◆ Data provided
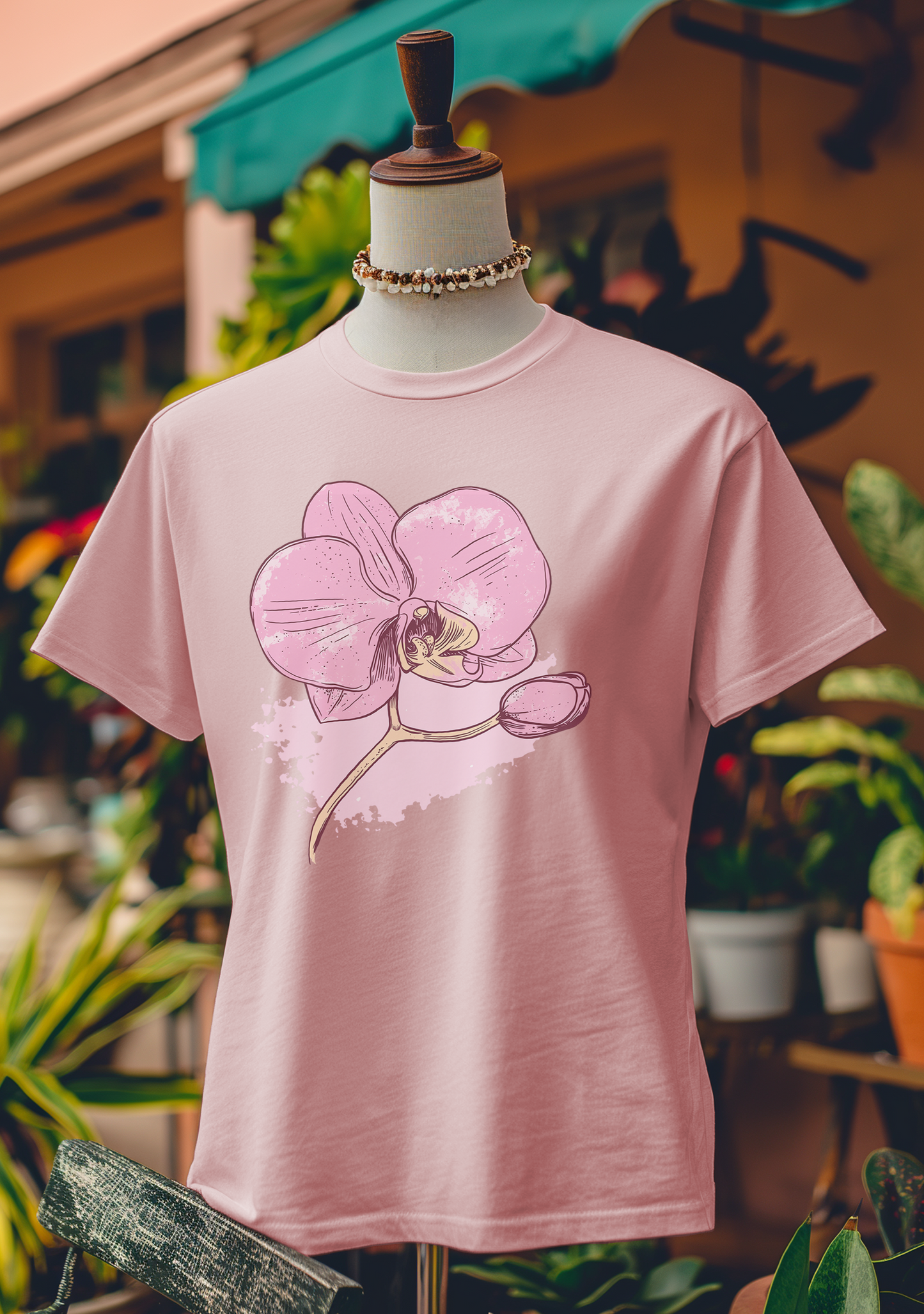 Splashed Orchid Art T-Shirt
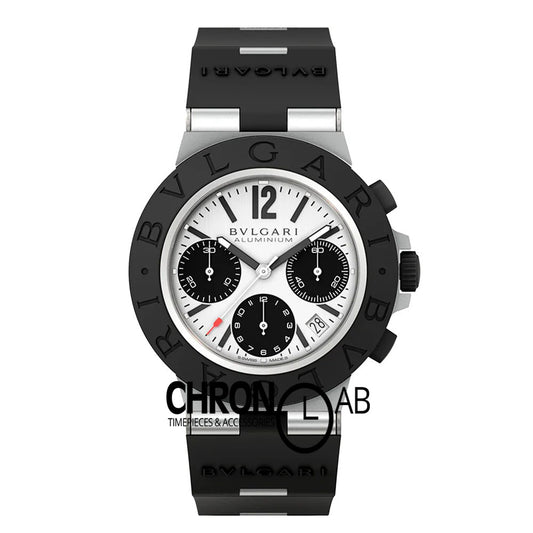 Aluminium Capri Edition Chronograph White Dial Men's Watch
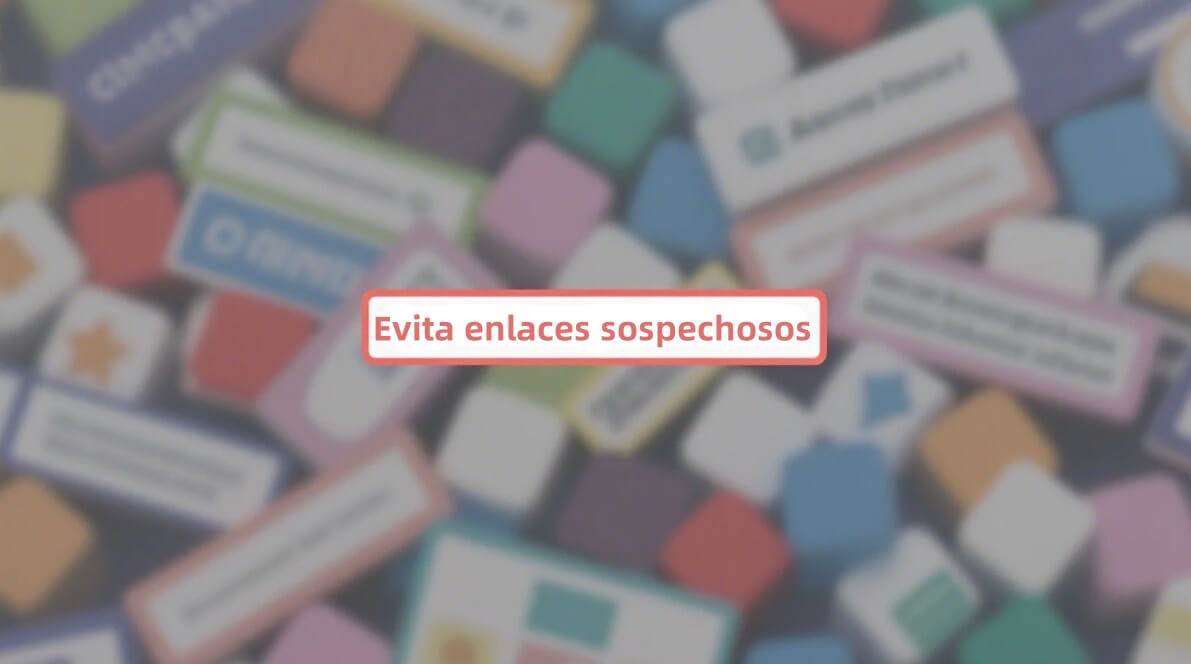 evite hacer clic en enlaces desconocidos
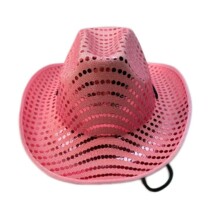 厂家现货珠片舞台表演装扮角色帽  EVA复合亮片牛仔帽 爵士舞蹈帽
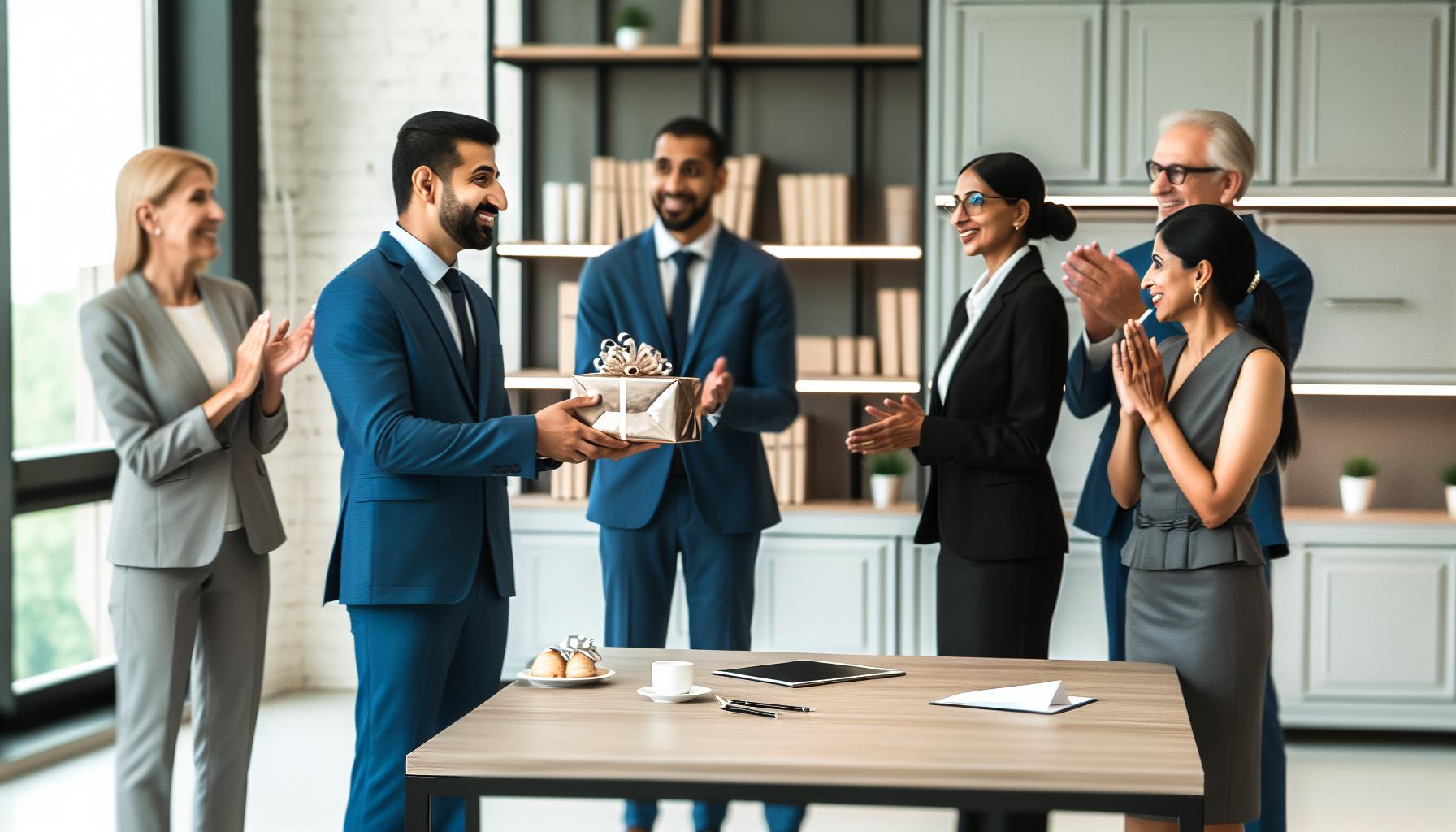Formelle Geburtstagswünsche für Kollegen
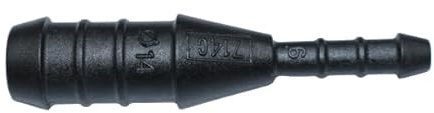 1, 2, 3, 5 o 10 connettori per tubi da 14 mm a 6 mm dritti ridotti PA GF30 nero (10)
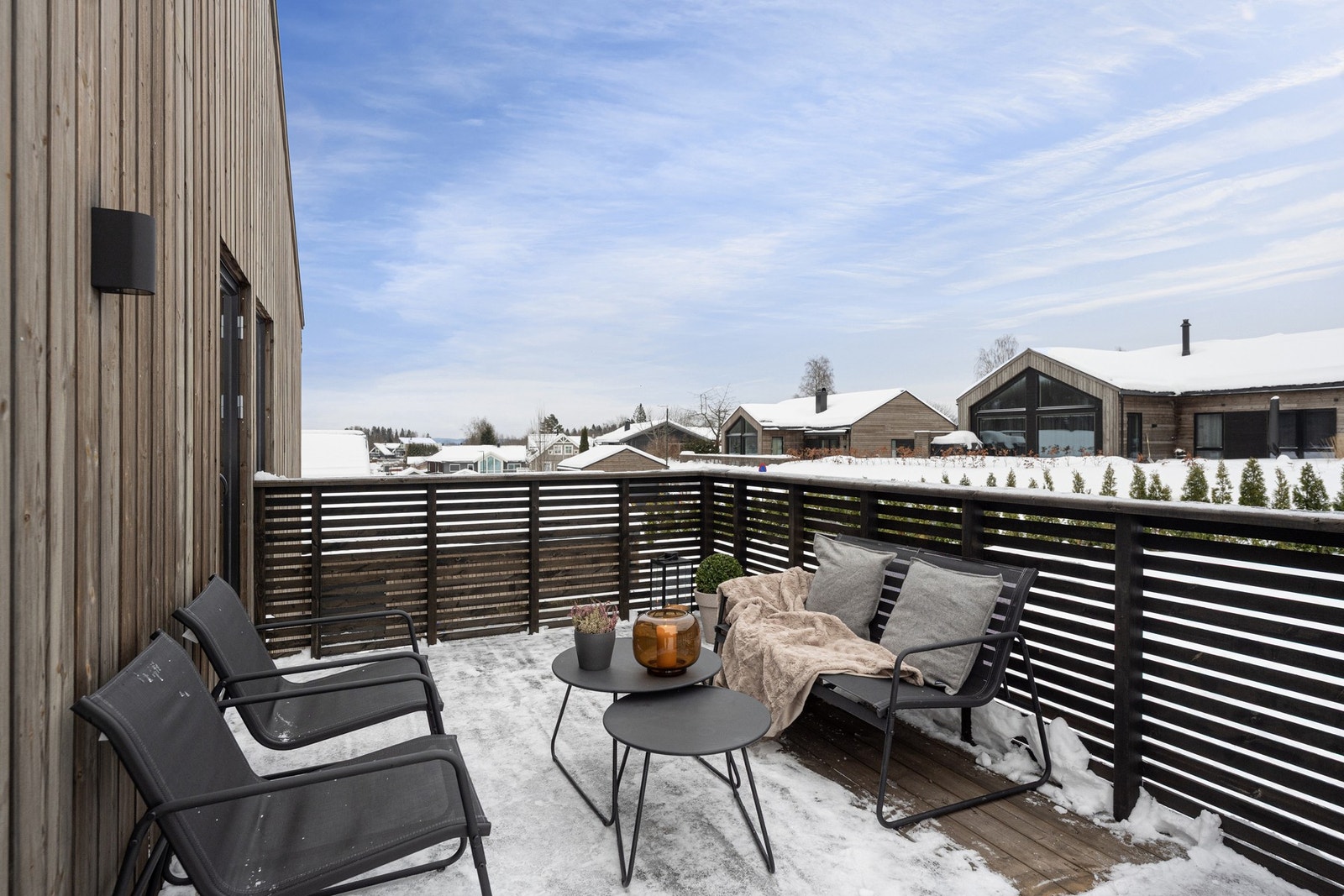 Balkongen var en del av oppgraderingene som vinterhagen under. Galleribilde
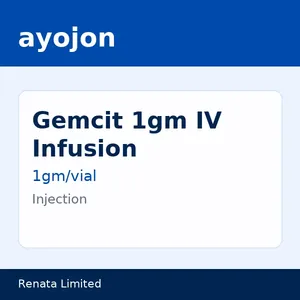 Gemcit 1gm IV Infusion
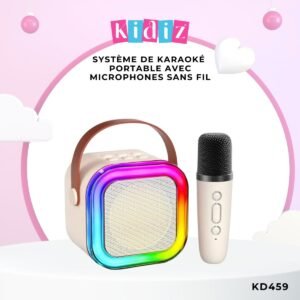 Système de Karaoké avec Microphones Sans Fil KD459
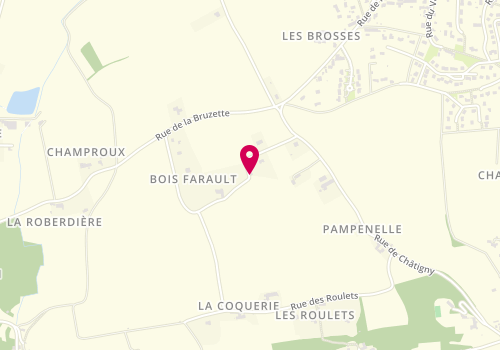 Plan de Marie Tessié 3G immobilier, 15 Rue Bois Farrault, 37230 Fondettes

◆ Goal of the exercise
Copy out every line of the material above without any change, leaving the pictures out of your answer.

◆ Response to the exercise
 Splashed Orchid Art T-Shirt
 Aluminium Capri Edition Chronograph White Dial Men's Watch
 evite hacer clic en enlaces desconocidos
 厂家现货珠片舞台表演装扮角色帽  EVA复合亮片牛仔帽 爵士舞蹈帽
Formelle Geburtstagswünsche für Kollegen
 1, 2, 3, 5 o 10 connettori per tubi da 14 mm a 6 mm dritti ridotti PA GF30 nero (10)
 Balkongen var en del av oppgraderingene som vinterhagen under. Galleribilde
 Gemcit 1gm IV Infusion
 Système de Karaoké avec Microphones Sans Fil KD459
 Plan de Marie Tessié 3G immobilier, 15 Rue Bois Farrault, 37230 Fondettes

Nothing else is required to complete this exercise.